Query for Top N for large amount of data

Question

Post reply

Query for Top N for large amount of data

eltontodd

SSC Journeyman

Points: 94
More actions
March 24, 2008 at 2:07 pm

#188384

I have a database that has 5M rows of data in it. The table is setup as such:
Invoice Table
Date
Salesperson
State
Cost
We are trying to get a query that shows the 5 sales people with the most total sales $ PER STATE. There are multiple entries per sales person per state.
Thanks for the help.

Viewing 7 posts - 1 through 7 (of 7 total)

You must be logged in to reply to this topic. Login to reply

Gail Shaw SSC Guru Points: 1004514 More actions · Answer 1

Could you post the table's create script, some sample data and expected output please.

See here - Forum Etiquette: How to post data/code on a forum to get the best help[/url]

Thanks

Edit: And the index definitions as well please, since it's a fairly large set of data

Gail Shaw
Microsoft Certified Master: SQL Server, MVP, M.Sc (Comp Sci)
SQL In The Wild: Discussions on DB performance with occasional diversions into recoverability

We walk in the dark places no others will enter
We stand on the bridge and no one may pass

eltontodd SSC Journeyman Points: 94 More actions · Answer 2

--===== Create the test table with

CREATE TABLE #mytable

(

Date DATETIME,

SalesPerson char(100),

State char(2),

Cost float

)

--===== Insert the test data into the test table

INSERT INTO #mytable

(Date, SalesPerson, State, Cost)

======

- **Requirement 1**:
Copy the SQL forum thread word for word, between "I have a database" and "for the help.", inclusive.
- **Requirement 2**:
Proceed with the SQL forum thread from the point where it stops.

======

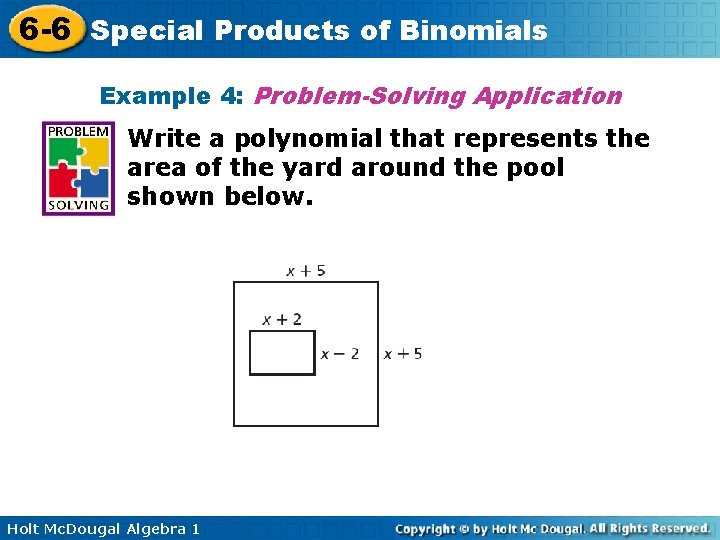 6-6 Special Products of Binomials

Example 4: Problem-Solving Application

PROBLEM SOLVING

Write a polynomial that represents the area of the yard around the pool shown below.

$x + 5$

$x + 2$

$x - 2$

$x + 5$

Holt McDougal Algebra 1

Copyright © by Holt Mc Dougal. All Rights Reserved.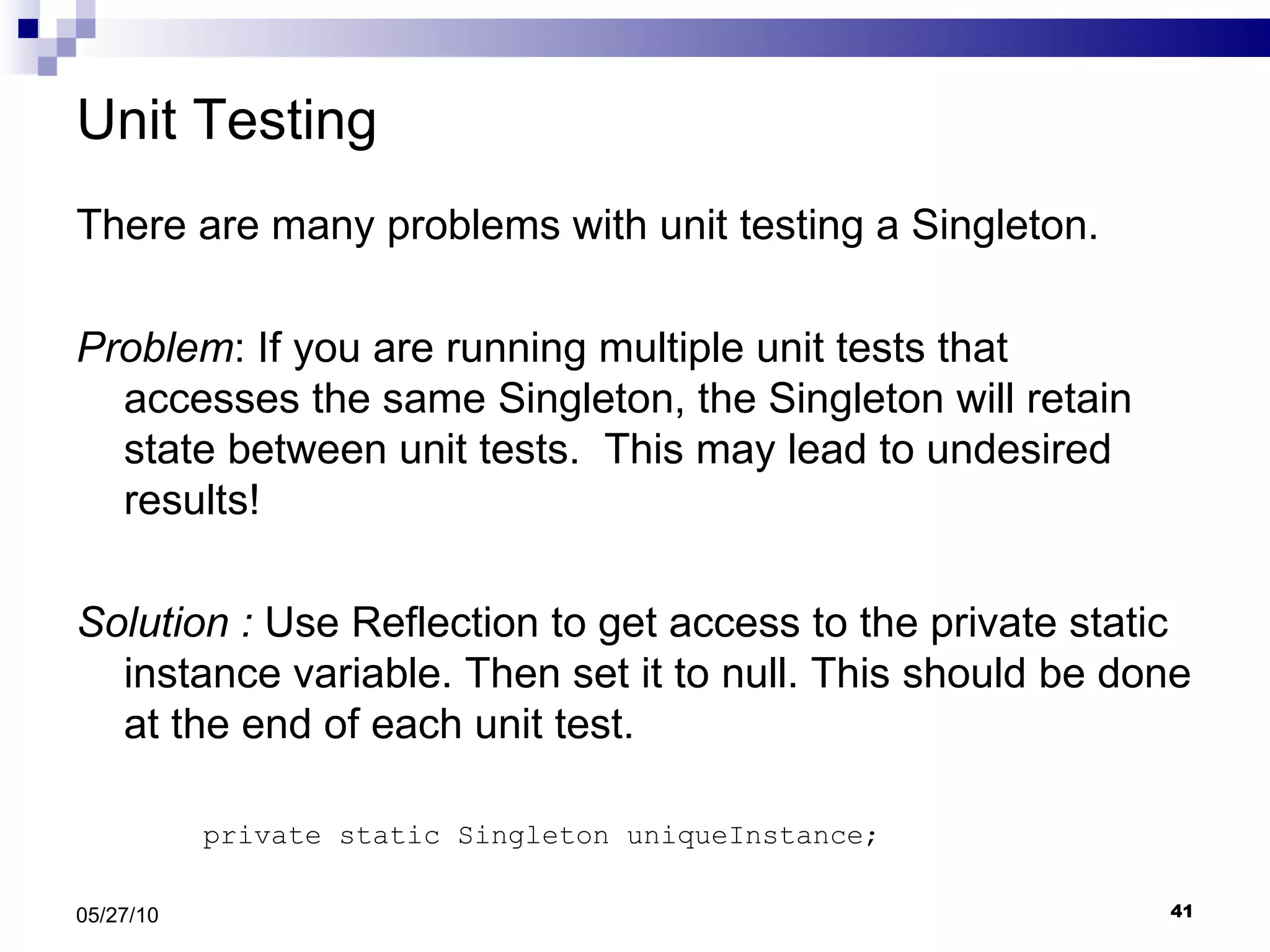 Unit Testing

There are many problems with unit testing a Singleton.

Problem: If you are running multiple unit tests that accesses the same Singleton, the Singleton will retain state between unit tests. This may lead to undesired results!

Solution : Use Reflection to get access to the private static instance variable. Then set it to null. This should be done at the end of each unit test.

private static Singleton uniqueInstance;

05/27/10

41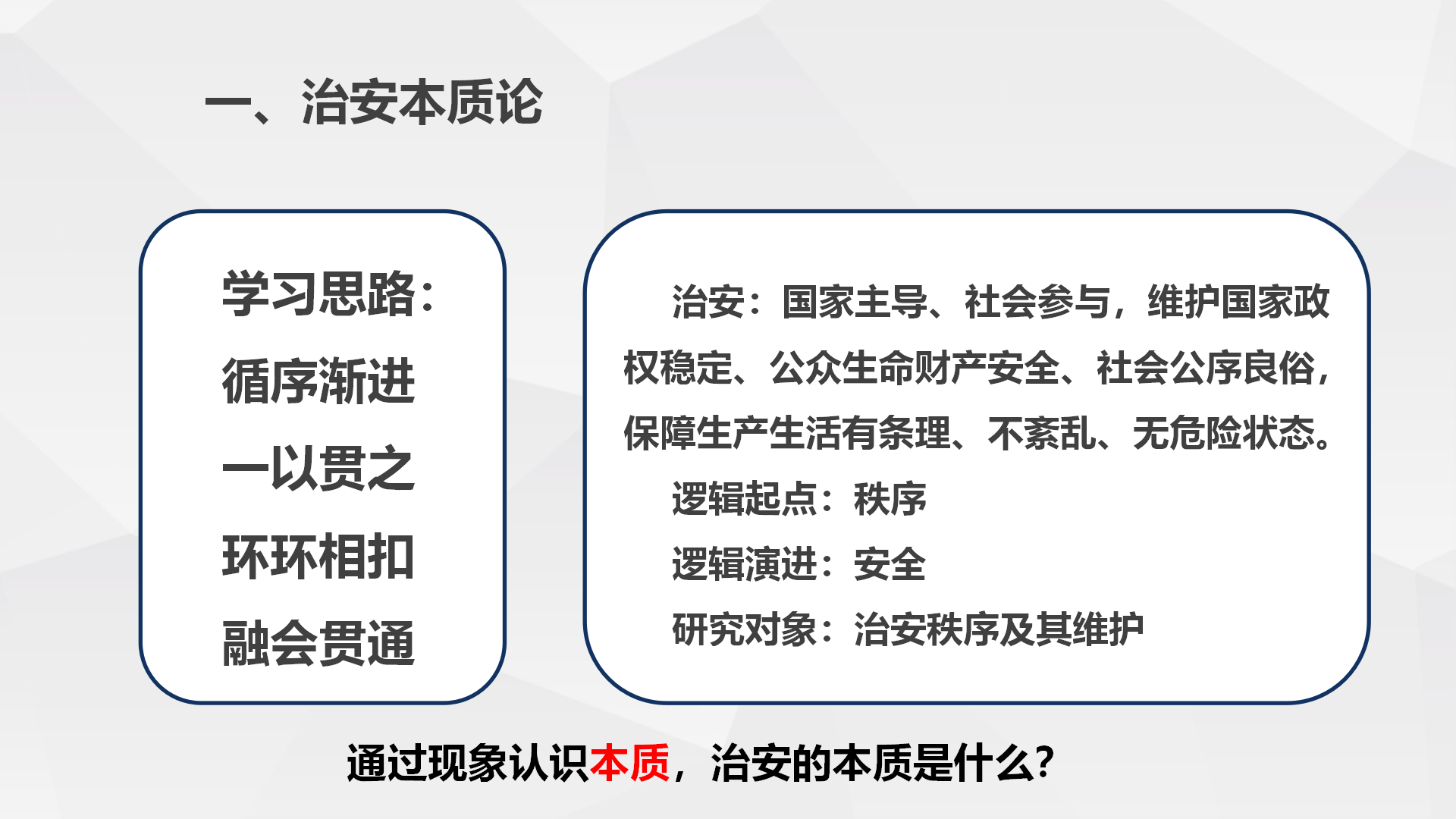 一、治安本质论

学习思路：
循序渐进
一以贯之
环环相扣
融会贯通

治安：国家主导、社会参与，维护国家政权稳定、公众生命财产安全、社会公序良俗，保障生产生活有条理、不紊乱、无危险状态。

逻辑起点：秩序

逻辑演进：安全

研究对象：治安秩序及其维护

通过现象认识本质，治安的本质是什么？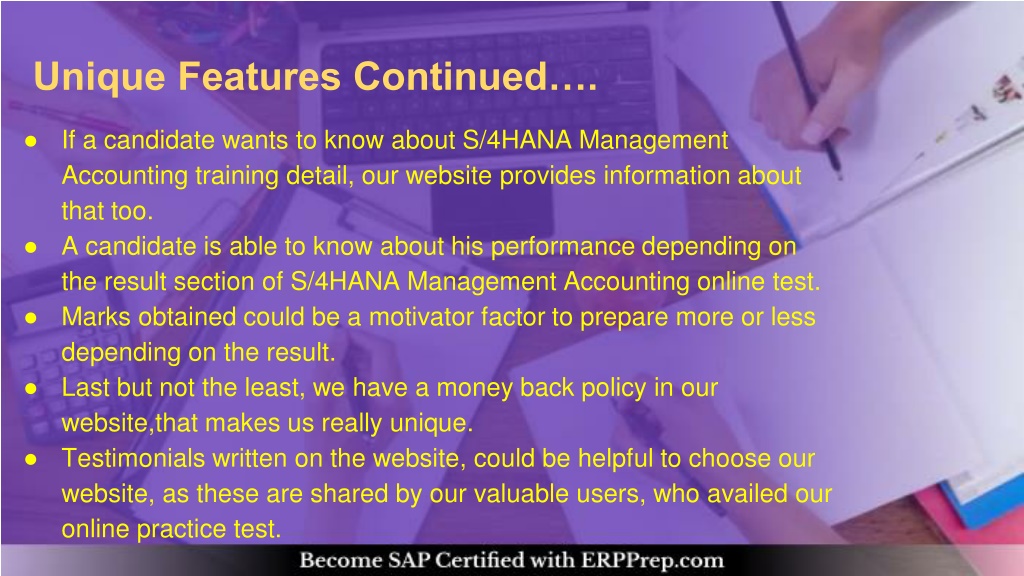 Unique Features Continued….

● If a candidate wants to know about S/4HANA Management Accounting training detail, our website provides information about that too.
● A candidate is able to know about his performance depending on the result section of S/4HANA Management Accounting online test.
● Marks obtained could be a motivator factor to prepare more or less depending on the result.
● Last but not the least, we have a money back policy in our website,that makes us really unique.
● Testimonials written on the website, could be helpful to choose our website, as these are shared by our valuable users, who availed our online practice test.

Become SAP Certified with ERPPrep.com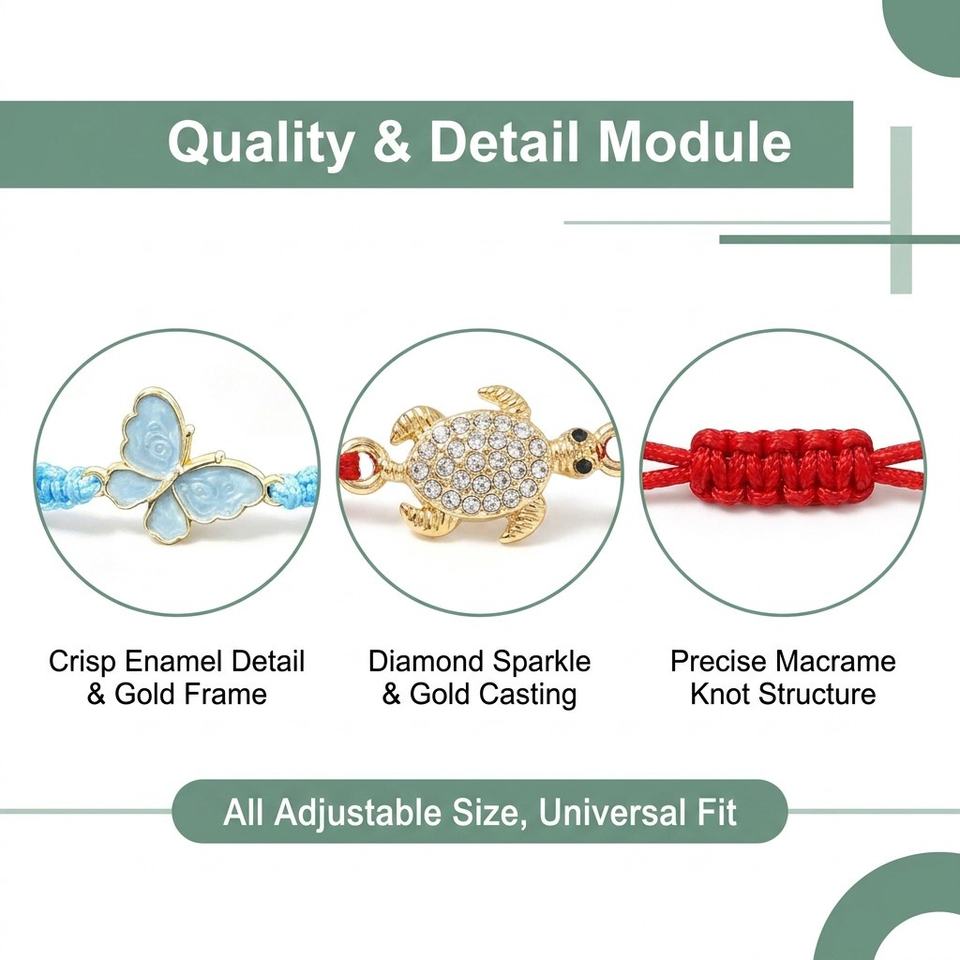 Quality & Detail Module

Crisp Enamel Detail & Gold Frame

Diamond Sparkle & Gold Casting

Precise Macrame Knot Structure

All Adjustable Size, Universal Fit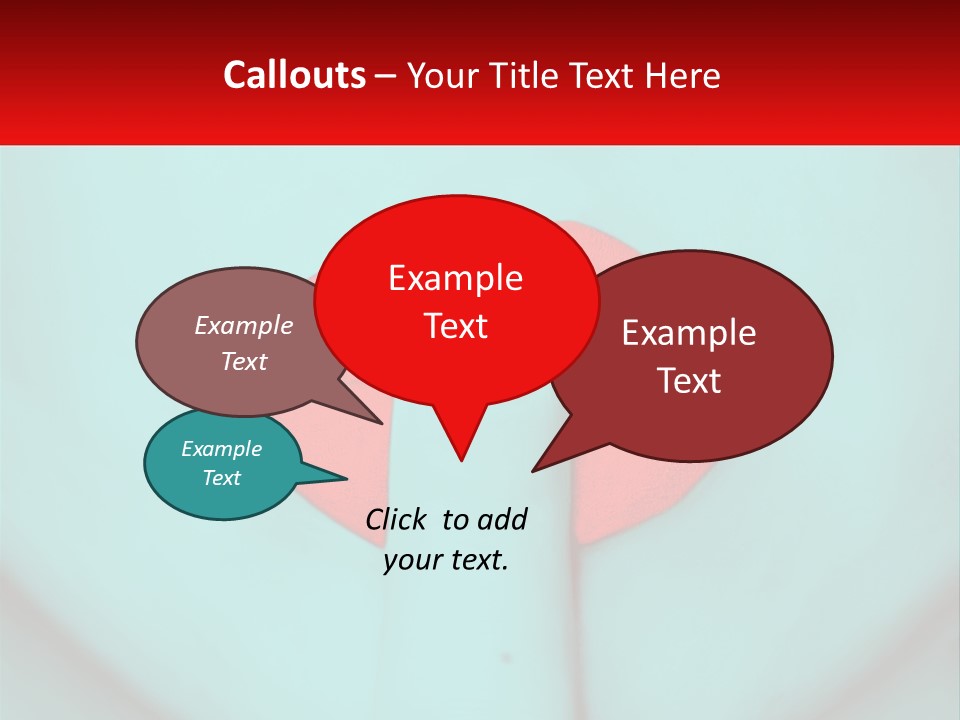 Callouts – Your Title Text Here

Example Text

Example Text

Example Text

Example Text

Click to add your text.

======

- **Written response 1**:
I have a database that has 5M rows of data in it. The table is setup as such:
Invoice Table
Date
Salesperson
State
Cost
We are trying to get a query that shows the 5 sales people with the most total sales $ PER STATE. There are multiple entries per sales person per state.
Thanks for the help.

- **Written response 2**:
SELECT 'Oct 17 2007 12:00AM','John','AL','235.43' UNION ALL

SELECT 'Oct 17 2007 12:00AM','Joe','OK','432.25' UNION ALL

SELECT 'Oct 17 2007 12:00AM','Joyce','AL','238.98' UNION ALL

SELECT 'Oct 17 2007 12:00AM','John','AL','111.12' UNION ALL

SELECT 'Oct 17 2007 12:00AM','Joe','OK','267.98' UNION ALL

SELECT 'Oct 17 2007 12:00AM','Joyce','OK','367.98' UNION ALL

SELECT 'Oct 17 2007 12:00AM','John','OK','67.98' UNION ALL

SELECT 'Oct 17 2007 12:00AM','Joe','AL','267.98' UNION ALL

SELECT 'Oct 17 2007 12:00AM','Fred','OK','79.98' UNION ALL

SELECT 'Oct 17 2007 12:00AM','Moe','OK','7.98' UNION ALL

SELECT 'Oct 17 2007 12:00AM','Joe','AL','167.98' UNION ALL

SELECT 'Oct 17 2007 12:00AM','Moe','AL','37.98' UNION ALL

SELECT 'Oct 17 2007 12:00AM','Joyce','OK','987.45'

--====================== Expected Result (Top 3 instead of Top 5)

SalesPerson TotalSales State

Joe 435.96 AL

John 346.55 AL

Joyce 238.98 AL

Joyce 1355.43 OK

Joe 700.23 OK

Fred 79.78 OK

At this point, there are no indexes on the table.

Matt Miller (4) SSC Guru Points: 124210 More actions · Answer 3

You're definitely going to need indexing. Recommend state, salesperson with an include for cost

;with firstCte as (

select salesperson,

[state],

sum(cost) totsales

from #mytable

group by salesperson,

[state] ),

SecondCTE as (

select *,

Row_number() over (partition by state order by totsales desc) RN

from firstCTE)

select *

from secondCTE

where rn<4

----------------------------------------------------------------------------------
Your lack of planning does not constitute an emergency on my part...unless you're my manager...or a director and above...or a really loud-spoken end-user..All right - what was my emergency again?

Jeff Moden SSC Guru Points: 1004664 More actions · Answer 4

Matt's code is functionally perfect and identical in performance (< 15 seconds total duration) to the following code... the only difference is the following code uses a single CTE for a slightly easier read...

;WITH cteFirst AS

(

SELECT ROW_NUMBER() OVER (PARTITION BY State ORDER BY SUM(Cost) DESC) AS StateRank,

SalesPerson,

State,

SUM(Cost) AS TotalSales

FROM dbo.jbmTest

GROUP BY SalesPerson, State

)

SELECT StateRank,SalesPerson,STR(TotalSales,9,2) AS TotalSales,State

FROM cteFirst

WHERE StateRank <= 5

... and it's pointed at the following test table to show the kind of speed we both got out of the code using the index he recommended. The details are in the comments. Takes less than 3 minutes to build the 5 million row test table and the nonclustered index....

--drop table jbmtest

--===== Create and populate a 5,000,000 row test table.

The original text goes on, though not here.